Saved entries
□ □ □

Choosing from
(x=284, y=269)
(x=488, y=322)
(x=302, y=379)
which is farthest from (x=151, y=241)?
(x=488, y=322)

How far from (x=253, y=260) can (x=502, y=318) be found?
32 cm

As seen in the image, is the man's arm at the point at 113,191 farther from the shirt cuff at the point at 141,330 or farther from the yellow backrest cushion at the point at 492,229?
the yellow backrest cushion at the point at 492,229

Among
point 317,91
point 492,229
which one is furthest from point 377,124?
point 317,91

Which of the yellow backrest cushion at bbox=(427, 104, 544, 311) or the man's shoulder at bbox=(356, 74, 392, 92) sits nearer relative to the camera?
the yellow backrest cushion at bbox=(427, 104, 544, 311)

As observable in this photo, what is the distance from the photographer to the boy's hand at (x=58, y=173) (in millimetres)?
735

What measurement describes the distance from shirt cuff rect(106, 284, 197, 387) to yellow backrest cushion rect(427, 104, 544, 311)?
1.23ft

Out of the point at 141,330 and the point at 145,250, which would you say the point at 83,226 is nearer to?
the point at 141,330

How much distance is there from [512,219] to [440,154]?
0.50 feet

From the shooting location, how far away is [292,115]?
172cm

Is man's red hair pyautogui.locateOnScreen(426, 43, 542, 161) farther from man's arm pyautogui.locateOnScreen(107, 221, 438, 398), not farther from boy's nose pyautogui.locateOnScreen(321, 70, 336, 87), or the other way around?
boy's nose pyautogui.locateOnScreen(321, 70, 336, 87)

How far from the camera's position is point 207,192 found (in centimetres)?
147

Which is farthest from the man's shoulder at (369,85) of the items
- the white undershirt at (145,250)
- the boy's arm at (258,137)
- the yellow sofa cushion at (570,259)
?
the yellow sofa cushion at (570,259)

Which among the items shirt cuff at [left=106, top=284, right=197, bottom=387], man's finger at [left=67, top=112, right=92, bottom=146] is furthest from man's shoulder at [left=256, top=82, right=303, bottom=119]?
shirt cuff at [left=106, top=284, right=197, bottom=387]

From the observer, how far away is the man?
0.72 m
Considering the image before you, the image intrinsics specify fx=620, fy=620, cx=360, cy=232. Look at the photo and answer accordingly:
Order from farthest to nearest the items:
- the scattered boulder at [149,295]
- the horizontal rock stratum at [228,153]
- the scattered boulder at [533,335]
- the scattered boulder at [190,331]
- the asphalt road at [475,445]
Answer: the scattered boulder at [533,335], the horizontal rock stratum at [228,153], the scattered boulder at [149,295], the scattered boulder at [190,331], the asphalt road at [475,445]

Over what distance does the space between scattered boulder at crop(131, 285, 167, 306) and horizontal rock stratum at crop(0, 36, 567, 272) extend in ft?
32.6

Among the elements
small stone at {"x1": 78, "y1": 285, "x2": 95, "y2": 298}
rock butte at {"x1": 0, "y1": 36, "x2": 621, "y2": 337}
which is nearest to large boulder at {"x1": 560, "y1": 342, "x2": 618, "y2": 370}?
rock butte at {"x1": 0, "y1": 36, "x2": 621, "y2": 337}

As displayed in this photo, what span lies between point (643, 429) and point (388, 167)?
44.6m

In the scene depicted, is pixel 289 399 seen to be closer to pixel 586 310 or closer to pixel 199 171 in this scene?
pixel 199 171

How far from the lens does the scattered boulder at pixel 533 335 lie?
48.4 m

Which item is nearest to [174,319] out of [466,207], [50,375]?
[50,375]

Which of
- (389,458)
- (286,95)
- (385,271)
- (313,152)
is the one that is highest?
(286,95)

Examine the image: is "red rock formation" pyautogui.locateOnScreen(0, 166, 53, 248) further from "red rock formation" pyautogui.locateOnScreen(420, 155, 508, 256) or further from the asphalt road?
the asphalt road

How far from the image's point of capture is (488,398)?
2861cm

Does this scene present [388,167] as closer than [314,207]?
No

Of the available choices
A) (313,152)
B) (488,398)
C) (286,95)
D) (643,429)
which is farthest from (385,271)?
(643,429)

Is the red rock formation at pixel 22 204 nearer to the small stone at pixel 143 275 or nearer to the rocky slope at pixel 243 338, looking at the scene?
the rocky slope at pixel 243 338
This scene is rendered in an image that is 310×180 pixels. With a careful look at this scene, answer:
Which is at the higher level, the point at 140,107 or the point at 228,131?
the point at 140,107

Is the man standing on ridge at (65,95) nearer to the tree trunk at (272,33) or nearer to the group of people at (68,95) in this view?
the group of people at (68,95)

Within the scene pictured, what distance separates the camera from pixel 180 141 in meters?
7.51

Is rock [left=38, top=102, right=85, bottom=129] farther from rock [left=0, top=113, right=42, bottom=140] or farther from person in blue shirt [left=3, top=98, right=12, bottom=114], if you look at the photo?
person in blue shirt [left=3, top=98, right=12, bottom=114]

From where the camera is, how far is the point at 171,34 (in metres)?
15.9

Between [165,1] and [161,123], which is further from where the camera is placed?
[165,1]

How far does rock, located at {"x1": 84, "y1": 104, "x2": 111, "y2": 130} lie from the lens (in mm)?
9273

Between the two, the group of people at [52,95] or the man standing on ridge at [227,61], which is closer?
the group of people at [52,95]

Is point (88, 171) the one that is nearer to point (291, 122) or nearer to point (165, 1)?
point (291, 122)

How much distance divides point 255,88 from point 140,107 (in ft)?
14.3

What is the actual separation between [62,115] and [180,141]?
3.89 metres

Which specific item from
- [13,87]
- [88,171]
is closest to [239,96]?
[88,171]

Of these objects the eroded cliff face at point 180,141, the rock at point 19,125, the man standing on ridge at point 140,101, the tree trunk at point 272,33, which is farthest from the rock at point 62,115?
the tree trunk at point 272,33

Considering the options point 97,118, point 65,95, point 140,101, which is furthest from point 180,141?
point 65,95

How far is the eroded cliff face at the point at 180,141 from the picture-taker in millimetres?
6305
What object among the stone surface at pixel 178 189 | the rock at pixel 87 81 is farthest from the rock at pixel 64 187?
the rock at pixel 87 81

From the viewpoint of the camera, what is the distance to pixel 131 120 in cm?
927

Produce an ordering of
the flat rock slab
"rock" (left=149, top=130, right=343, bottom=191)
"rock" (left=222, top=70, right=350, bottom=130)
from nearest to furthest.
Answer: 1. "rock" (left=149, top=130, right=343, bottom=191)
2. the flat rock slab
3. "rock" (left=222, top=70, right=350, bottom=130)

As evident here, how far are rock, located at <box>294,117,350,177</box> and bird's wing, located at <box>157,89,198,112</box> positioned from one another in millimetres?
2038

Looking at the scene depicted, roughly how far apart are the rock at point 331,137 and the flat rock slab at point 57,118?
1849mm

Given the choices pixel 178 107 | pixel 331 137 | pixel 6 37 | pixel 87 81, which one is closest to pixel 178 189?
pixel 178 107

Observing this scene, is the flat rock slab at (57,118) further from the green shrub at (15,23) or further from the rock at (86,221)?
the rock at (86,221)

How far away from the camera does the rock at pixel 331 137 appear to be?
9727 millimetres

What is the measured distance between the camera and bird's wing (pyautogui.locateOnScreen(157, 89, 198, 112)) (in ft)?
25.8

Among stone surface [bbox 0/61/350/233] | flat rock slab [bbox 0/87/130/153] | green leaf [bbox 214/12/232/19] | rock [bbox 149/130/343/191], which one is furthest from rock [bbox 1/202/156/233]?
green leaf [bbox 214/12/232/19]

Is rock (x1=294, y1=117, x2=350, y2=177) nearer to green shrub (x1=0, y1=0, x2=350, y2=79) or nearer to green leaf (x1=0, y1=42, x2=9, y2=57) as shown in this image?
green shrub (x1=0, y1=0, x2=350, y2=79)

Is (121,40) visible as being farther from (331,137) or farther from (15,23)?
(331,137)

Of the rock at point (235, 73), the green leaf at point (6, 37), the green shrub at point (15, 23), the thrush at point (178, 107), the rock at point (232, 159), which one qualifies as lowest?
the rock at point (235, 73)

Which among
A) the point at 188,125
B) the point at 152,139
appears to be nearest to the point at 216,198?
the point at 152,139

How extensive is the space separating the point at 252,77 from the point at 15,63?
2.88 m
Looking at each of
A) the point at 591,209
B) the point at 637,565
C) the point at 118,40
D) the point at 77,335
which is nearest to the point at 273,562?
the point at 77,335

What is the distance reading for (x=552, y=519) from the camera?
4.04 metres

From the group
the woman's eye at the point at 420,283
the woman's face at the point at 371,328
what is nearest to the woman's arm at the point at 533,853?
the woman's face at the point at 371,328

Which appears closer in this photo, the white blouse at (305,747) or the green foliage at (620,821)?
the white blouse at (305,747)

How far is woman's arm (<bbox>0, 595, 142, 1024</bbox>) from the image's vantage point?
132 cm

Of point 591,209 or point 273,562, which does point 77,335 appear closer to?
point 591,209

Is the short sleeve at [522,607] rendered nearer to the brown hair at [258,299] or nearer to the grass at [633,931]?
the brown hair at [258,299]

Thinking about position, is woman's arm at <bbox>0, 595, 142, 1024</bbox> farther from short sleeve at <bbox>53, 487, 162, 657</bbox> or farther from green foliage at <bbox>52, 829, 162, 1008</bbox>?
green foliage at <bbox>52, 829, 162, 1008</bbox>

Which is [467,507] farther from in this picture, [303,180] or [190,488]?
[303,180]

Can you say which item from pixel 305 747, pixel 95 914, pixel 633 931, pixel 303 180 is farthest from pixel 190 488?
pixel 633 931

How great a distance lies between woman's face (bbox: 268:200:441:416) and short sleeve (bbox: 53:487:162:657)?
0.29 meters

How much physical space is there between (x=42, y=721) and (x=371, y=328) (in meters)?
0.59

□ □ □

Give the part of the records that opens with the line containing "How great a" and runs through the last line as a Markdown table with the columns "Row" and "Line", numbering each line and leaving out blank ones.

| Row | Line |
|---|---|
| 1 | How great a distance lies between woman's face (bbox: 268:200:441:416) and short sleeve (bbox: 53:487:162:657)? |
| 2 | 0.29 meters |
| 3 | How much physical space is there between (x=42, y=721) and (x=371, y=328) (in meters)? |
| 4 | 0.59 |